Sua reserva já conhecida fazia dela um mistério vivo. Adentrar seu misterioso mundo era para quem podia um privilégio. Fazia-se ilustrativa do imaginário masculino, resultando na sentença certa e garantida: essa é pra casar!

Maria era a flor mais delicada. Seu olhar doce, a pele límpida e sedosa. Desde pequena encantava a todos, com seus modos de menina moça. Já aos 16, continuava a encantar com seu jeito de moça menina.

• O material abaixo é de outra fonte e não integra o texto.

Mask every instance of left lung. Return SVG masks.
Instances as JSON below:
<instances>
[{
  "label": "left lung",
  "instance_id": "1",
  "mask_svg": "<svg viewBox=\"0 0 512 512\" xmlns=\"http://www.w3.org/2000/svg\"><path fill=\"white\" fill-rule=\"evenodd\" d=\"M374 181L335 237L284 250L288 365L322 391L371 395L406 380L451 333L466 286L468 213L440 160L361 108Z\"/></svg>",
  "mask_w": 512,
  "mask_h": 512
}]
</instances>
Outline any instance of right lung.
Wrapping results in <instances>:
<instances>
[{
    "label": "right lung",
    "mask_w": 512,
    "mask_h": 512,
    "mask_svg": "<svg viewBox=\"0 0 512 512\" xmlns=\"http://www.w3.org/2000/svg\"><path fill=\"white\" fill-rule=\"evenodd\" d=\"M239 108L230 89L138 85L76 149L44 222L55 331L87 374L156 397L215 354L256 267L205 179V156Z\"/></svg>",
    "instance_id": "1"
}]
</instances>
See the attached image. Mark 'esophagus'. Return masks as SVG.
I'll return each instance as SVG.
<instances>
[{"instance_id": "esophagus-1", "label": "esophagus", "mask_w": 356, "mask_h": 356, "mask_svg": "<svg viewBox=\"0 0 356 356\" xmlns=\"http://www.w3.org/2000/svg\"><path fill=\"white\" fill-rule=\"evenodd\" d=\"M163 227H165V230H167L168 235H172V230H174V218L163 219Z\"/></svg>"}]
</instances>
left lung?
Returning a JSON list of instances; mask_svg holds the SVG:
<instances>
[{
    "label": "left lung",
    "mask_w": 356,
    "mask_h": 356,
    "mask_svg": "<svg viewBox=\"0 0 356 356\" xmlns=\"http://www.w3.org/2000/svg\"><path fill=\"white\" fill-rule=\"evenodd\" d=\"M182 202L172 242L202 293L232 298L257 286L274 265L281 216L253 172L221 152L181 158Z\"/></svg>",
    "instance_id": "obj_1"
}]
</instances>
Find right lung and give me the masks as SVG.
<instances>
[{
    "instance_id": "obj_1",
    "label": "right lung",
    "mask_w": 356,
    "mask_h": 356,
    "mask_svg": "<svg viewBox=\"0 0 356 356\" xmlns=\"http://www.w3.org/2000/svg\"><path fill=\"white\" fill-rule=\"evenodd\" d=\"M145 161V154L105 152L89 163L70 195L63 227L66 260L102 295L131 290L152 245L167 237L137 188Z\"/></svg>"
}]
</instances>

Popular como poucos, Maria era quase unânime. Algumas poucas meninas não eram fãs de Maria, mas o despeito diante de tanta doçura pega mal, e elas disfarçavam contrariadas. Alimentavam em segredo a certeza de que Maria era uma sonsa. Mas, Maria não dava um só passo em falso. Não dava chance de se lhe apontar um só mal.

Maria era arrebatadora. Fina e firme como a lâmina de uma guilhotina, falava pouco, mas o suficiente. Nada mais que o necessário. Batia tão forte que nem se sentia, num morde-e-assopra que nem soprava nem mordia. Não dava trela a marmanjo, não dava o serviço para as meninas.

Afinal, de que serviria todo o recato de Maria, se todos lessem o livro de sua vida? Maria era tão simples, que sequer se desconfiava que ela escondia algo. Era tão evidente, que, de fato, dela nada se sabia.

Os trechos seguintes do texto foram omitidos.